Copy out, word for word, the part of the entries that opens with the line containing "Of the green" and closes with the line containing "5837 inches", including both of those lines.

- [SUPPLIED DATA]:
---+---

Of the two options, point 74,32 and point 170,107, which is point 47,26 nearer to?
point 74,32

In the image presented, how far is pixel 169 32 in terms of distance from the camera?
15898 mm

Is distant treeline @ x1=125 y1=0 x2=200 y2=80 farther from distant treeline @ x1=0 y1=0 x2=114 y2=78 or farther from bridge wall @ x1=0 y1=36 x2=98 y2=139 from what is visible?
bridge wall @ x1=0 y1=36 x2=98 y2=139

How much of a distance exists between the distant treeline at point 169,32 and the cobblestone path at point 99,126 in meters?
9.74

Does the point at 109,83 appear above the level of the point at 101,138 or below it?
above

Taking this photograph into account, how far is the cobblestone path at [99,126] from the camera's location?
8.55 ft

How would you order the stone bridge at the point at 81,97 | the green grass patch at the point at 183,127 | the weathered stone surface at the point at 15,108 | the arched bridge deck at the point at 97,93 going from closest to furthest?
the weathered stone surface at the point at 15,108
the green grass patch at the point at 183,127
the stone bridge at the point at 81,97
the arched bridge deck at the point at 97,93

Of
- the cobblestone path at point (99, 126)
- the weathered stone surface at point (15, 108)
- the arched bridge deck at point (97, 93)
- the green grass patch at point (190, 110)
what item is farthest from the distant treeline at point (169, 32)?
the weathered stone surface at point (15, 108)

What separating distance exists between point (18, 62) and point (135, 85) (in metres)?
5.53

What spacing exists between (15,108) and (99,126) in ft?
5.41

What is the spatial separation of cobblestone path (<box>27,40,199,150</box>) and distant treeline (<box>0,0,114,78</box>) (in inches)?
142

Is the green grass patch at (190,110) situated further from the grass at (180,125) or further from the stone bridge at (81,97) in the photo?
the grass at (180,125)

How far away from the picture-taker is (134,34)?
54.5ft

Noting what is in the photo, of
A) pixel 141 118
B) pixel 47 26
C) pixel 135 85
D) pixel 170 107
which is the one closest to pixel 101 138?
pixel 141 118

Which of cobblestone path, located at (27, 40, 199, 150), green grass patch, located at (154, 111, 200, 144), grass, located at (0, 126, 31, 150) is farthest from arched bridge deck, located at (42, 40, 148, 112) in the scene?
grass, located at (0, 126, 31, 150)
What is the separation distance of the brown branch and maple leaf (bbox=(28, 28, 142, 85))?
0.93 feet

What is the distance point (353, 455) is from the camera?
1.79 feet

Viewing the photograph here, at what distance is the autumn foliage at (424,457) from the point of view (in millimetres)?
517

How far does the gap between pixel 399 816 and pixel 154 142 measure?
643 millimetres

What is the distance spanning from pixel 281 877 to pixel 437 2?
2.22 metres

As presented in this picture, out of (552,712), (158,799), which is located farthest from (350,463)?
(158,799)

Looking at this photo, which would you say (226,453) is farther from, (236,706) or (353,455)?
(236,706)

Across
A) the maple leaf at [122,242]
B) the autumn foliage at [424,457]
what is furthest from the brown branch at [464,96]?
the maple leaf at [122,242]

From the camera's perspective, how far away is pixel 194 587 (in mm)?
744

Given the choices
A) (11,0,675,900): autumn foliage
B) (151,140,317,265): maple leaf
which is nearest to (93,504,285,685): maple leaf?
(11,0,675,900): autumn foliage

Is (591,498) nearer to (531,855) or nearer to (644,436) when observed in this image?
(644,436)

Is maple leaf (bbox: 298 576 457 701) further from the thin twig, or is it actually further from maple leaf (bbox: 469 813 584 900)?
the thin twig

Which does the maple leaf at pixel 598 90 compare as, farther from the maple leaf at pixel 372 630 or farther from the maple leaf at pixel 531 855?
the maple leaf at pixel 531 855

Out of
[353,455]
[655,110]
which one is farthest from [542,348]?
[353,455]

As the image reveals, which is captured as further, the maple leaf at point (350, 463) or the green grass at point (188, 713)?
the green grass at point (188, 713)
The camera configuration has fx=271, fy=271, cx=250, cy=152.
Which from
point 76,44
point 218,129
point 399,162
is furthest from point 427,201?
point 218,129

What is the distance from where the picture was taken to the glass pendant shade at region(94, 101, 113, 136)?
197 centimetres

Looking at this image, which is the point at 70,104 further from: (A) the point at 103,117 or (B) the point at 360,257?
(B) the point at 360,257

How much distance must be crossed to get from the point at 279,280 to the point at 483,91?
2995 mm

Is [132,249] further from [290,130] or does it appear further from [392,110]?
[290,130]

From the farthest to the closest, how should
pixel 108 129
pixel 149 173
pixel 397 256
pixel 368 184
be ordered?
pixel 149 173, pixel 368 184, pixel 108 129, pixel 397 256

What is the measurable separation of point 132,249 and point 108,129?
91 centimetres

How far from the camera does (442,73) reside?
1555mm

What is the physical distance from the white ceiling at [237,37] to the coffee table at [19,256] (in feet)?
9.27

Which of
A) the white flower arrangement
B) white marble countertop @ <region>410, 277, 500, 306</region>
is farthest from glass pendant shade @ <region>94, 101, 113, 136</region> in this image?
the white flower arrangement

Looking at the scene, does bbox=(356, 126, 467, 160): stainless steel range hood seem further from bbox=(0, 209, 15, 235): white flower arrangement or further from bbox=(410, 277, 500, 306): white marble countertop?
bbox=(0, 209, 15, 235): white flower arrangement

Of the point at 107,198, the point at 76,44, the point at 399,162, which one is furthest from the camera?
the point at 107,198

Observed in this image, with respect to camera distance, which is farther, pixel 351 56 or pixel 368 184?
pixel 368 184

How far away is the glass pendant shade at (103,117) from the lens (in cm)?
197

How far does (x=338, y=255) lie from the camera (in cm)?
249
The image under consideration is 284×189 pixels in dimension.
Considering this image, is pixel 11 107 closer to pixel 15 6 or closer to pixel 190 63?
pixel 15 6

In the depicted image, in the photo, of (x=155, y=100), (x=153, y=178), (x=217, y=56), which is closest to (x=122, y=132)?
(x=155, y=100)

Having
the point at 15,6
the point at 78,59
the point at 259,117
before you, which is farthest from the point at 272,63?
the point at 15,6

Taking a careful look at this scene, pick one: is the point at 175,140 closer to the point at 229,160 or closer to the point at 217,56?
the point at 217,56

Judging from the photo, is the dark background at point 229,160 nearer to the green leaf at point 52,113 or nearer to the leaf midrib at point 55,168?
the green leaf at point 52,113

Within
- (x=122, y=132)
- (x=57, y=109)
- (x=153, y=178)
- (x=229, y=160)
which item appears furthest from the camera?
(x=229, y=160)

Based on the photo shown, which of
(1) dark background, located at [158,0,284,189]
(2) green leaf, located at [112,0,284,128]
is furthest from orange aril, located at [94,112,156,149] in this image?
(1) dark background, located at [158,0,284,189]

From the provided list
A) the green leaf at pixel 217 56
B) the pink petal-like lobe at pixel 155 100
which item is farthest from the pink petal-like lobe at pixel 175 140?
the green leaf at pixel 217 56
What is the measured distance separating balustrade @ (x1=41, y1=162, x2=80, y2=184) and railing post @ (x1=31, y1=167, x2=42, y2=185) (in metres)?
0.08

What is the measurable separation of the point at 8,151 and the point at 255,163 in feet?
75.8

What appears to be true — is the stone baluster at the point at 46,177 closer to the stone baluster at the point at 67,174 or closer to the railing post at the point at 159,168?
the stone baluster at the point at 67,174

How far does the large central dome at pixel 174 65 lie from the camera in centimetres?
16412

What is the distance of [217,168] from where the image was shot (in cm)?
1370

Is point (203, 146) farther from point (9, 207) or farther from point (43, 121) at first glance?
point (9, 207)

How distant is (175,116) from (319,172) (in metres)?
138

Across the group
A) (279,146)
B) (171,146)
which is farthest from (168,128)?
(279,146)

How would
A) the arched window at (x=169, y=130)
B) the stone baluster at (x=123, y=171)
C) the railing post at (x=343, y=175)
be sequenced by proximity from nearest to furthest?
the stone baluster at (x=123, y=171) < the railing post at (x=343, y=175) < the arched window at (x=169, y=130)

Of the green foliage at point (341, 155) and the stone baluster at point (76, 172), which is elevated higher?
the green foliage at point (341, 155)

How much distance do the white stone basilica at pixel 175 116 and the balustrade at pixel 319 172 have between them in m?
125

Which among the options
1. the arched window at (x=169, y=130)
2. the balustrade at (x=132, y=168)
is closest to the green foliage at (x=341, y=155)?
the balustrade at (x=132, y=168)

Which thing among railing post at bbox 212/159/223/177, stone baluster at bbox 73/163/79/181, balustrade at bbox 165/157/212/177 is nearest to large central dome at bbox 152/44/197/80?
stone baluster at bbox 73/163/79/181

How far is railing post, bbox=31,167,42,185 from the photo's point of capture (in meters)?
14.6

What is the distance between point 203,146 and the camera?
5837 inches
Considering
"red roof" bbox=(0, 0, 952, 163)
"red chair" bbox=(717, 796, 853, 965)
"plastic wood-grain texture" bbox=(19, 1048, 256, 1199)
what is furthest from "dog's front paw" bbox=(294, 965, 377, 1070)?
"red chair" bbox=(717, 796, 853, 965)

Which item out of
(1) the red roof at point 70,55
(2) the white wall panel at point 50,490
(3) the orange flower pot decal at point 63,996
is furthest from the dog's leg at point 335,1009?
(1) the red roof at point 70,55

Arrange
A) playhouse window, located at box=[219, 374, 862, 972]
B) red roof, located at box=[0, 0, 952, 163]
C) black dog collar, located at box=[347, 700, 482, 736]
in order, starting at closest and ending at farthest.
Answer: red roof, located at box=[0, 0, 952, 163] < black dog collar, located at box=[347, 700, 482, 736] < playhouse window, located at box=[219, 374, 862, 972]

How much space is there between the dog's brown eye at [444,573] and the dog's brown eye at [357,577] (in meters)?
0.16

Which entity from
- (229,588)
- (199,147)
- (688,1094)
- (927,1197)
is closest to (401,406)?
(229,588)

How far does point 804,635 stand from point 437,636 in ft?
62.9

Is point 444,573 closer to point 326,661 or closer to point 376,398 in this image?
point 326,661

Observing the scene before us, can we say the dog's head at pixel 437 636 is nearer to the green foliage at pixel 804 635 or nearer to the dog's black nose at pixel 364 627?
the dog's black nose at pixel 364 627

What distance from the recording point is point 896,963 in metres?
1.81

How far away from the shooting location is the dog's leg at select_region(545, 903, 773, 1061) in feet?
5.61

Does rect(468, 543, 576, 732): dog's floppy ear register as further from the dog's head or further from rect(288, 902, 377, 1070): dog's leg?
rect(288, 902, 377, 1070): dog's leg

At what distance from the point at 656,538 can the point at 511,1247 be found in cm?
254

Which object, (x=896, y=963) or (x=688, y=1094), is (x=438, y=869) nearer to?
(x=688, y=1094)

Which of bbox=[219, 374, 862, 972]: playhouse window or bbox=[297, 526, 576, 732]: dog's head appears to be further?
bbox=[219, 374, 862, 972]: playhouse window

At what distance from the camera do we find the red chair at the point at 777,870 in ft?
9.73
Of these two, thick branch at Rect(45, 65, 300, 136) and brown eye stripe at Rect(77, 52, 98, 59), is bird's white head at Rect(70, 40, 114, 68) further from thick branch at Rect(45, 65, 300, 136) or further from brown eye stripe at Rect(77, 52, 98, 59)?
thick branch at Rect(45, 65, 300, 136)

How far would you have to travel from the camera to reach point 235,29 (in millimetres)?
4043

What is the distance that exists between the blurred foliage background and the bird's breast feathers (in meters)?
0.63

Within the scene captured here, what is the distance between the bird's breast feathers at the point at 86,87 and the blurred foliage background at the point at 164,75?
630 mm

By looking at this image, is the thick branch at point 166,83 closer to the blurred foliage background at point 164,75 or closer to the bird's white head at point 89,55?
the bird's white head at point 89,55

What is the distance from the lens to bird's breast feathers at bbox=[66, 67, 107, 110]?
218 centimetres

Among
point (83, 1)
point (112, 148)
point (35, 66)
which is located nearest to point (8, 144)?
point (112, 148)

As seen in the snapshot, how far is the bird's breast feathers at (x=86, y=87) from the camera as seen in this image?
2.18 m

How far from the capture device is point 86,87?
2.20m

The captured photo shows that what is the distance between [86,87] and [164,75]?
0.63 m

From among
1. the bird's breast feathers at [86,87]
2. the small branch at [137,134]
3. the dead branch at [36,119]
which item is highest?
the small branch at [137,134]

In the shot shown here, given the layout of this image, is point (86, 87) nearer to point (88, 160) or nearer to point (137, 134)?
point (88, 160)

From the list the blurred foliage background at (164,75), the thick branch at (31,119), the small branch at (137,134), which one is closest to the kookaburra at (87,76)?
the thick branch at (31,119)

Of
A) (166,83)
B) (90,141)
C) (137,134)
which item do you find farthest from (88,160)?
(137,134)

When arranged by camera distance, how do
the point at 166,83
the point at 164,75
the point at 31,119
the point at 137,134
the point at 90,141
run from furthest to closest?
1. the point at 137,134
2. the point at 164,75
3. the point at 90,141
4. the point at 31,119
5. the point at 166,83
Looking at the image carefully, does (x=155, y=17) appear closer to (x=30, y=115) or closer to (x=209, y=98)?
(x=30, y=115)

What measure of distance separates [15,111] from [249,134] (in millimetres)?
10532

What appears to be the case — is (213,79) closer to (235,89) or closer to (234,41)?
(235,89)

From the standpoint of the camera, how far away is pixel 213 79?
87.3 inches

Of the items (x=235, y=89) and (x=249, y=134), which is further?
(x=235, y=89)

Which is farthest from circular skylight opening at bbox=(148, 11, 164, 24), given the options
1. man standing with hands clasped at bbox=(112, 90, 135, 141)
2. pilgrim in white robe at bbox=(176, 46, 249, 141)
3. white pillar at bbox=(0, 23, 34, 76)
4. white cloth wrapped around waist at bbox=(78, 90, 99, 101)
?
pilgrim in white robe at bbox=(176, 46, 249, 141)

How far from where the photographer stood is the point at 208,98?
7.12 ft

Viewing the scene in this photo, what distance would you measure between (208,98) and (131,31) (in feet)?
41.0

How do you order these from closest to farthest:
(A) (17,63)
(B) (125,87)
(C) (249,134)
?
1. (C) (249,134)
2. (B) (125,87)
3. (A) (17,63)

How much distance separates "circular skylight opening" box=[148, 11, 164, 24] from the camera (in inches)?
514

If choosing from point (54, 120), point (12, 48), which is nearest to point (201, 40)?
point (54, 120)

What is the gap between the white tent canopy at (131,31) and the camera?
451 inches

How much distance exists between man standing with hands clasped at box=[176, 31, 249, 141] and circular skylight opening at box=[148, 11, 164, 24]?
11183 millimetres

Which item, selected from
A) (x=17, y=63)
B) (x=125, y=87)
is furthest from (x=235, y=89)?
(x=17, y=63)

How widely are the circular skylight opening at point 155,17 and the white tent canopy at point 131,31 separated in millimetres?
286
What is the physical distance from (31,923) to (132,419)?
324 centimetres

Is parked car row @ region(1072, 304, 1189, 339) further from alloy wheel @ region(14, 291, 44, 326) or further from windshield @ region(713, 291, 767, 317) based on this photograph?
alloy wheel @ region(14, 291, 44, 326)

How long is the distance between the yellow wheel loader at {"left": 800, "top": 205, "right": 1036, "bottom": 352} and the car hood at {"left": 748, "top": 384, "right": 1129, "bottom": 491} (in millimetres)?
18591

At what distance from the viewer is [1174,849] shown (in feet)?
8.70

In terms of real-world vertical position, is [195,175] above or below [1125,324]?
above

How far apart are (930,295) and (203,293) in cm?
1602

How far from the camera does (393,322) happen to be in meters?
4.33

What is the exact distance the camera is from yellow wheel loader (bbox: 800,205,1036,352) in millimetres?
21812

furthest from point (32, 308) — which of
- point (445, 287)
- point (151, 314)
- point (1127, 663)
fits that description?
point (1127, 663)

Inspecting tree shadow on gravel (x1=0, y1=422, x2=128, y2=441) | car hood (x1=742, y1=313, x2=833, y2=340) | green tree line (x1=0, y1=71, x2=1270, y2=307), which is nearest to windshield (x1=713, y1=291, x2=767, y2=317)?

---+---

- [REPLY TO THE TASK]:
Of the green foliage at point (341, 155) and the stone baluster at point (76, 172), which is elevated higher?
the green foliage at point (341, 155)

How much distance do the white stone basilica at pixel 175 116 and the balustrade at pixel 319 172 have between them in m?
125

Which among the options
1. the arched window at (x=169, y=130)
2. the balustrade at (x=132, y=168)
is closest to the green foliage at (x=341, y=155)?
the balustrade at (x=132, y=168)

Which thing among railing post at bbox 212/159/223/177, stone baluster at bbox 73/163/79/181, balustrade at bbox 165/157/212/177 is nearest to large central dome at bbox 152/44/197/80?
stone baluster at bbox 73/163/79/181

How far is railing post, bbox=31,167,42,185 from the photo's point of capture (in meters)?
14.6

What is the distance between point 203,146 and the camera?
5837 inches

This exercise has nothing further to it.